**Dataset records**

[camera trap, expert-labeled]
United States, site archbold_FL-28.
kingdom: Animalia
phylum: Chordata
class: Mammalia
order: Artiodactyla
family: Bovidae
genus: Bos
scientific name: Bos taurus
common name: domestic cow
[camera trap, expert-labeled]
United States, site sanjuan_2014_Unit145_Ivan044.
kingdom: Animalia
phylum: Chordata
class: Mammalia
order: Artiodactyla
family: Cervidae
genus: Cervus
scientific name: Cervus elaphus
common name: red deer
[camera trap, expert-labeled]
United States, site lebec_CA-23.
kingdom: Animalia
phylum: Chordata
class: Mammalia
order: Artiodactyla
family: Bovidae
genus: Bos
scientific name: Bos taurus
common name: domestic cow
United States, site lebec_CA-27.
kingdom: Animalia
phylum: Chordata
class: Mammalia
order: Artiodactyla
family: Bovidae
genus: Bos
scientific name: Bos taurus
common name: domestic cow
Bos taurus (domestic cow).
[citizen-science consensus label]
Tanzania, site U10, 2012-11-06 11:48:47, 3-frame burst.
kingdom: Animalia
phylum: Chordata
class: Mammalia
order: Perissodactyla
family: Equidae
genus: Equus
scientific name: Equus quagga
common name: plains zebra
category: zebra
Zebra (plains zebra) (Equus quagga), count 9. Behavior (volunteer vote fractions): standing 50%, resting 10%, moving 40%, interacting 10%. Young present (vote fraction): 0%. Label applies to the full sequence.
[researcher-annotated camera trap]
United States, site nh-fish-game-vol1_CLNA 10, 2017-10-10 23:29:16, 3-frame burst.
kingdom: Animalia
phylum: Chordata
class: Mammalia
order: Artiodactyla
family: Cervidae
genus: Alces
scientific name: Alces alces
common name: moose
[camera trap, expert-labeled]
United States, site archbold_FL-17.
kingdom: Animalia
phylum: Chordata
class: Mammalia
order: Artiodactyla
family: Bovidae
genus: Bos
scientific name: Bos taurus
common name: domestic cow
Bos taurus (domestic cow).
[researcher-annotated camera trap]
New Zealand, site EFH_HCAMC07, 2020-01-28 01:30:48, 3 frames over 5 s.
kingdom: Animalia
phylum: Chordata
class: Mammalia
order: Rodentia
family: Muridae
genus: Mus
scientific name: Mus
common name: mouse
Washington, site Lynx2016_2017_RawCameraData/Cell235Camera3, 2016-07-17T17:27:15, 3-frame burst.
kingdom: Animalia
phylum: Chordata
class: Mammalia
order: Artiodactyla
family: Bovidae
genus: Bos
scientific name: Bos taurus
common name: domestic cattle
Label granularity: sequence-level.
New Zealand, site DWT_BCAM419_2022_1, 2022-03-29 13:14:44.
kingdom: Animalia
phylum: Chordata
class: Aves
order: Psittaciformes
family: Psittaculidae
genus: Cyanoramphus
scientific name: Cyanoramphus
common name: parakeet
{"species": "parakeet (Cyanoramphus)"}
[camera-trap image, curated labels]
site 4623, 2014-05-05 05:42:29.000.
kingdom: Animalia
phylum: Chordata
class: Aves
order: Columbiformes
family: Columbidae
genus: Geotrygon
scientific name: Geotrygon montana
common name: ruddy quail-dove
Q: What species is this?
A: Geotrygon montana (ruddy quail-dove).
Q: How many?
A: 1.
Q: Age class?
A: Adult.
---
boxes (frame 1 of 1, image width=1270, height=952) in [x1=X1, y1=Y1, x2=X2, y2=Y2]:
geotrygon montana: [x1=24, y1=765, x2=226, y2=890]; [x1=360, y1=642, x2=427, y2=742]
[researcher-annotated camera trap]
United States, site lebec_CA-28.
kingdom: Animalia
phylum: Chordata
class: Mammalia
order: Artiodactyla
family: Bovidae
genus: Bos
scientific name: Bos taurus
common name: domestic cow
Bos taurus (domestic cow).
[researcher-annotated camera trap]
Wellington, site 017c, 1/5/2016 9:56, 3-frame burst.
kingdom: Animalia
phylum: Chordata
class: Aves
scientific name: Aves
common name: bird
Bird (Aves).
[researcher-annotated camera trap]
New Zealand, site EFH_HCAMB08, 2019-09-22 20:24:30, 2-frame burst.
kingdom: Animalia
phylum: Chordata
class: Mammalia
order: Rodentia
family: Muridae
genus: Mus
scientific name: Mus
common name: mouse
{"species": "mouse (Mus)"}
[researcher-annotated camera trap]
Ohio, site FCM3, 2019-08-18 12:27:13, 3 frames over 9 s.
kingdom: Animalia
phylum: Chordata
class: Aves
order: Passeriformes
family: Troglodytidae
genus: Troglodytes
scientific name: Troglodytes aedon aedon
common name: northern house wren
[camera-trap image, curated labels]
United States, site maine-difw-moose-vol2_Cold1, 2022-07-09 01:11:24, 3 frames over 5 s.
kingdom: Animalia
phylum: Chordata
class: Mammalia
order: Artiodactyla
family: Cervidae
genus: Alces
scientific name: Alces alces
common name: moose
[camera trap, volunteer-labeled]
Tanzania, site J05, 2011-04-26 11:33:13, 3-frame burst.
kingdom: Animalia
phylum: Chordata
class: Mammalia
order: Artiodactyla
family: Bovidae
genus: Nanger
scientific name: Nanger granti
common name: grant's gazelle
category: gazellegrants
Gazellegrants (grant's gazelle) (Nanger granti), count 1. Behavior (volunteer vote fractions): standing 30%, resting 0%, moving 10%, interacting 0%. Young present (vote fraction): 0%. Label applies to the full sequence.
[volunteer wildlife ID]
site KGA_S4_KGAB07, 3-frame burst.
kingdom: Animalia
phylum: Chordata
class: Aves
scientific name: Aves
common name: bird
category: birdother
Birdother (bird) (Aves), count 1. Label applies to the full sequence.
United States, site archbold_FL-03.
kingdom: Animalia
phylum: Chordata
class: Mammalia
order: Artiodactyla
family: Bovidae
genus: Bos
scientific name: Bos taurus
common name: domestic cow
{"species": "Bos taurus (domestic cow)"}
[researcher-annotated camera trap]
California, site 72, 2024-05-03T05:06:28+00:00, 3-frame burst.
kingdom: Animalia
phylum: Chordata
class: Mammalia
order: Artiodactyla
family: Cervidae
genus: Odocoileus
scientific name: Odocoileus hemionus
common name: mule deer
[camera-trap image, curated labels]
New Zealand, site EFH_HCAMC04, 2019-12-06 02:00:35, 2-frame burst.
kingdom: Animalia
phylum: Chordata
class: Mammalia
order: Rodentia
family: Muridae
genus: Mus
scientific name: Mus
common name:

**Work required**
In the preceding material, find each line holding the word "burst" and copy it out.

**Response below**
Tanzania, site U10, 2012-11-06 11:48:47, 3-frame burst.
United States, site nh-fish-game-vol1_CLNA 10, 2017-10-10 23:29:16, 3-frame burst.
Washington, site Lynx2016_2017_RawCameraData/Cell235Camera3, 2016-07-17T17:27:15, 3-frame burst.
Wellington, site 017c, 1/5/2016 9:56, 3-frame burst.
New Zealand, site EFH_HCAMB08, 2019-09-22 20:24:30, 2-frame burst.
Tanzania, site J05, 2011-04-26 11:33:13, 3-frame burst.
site KGA_S4_KGAB07, 3-frame burst.
California, site 72, 2024-05-03T05:06:28+00:00, 3-frame burst.
New Zealand, site EFH_HCAMC04, 2019-12-06 02:00:35, 2-frame burst.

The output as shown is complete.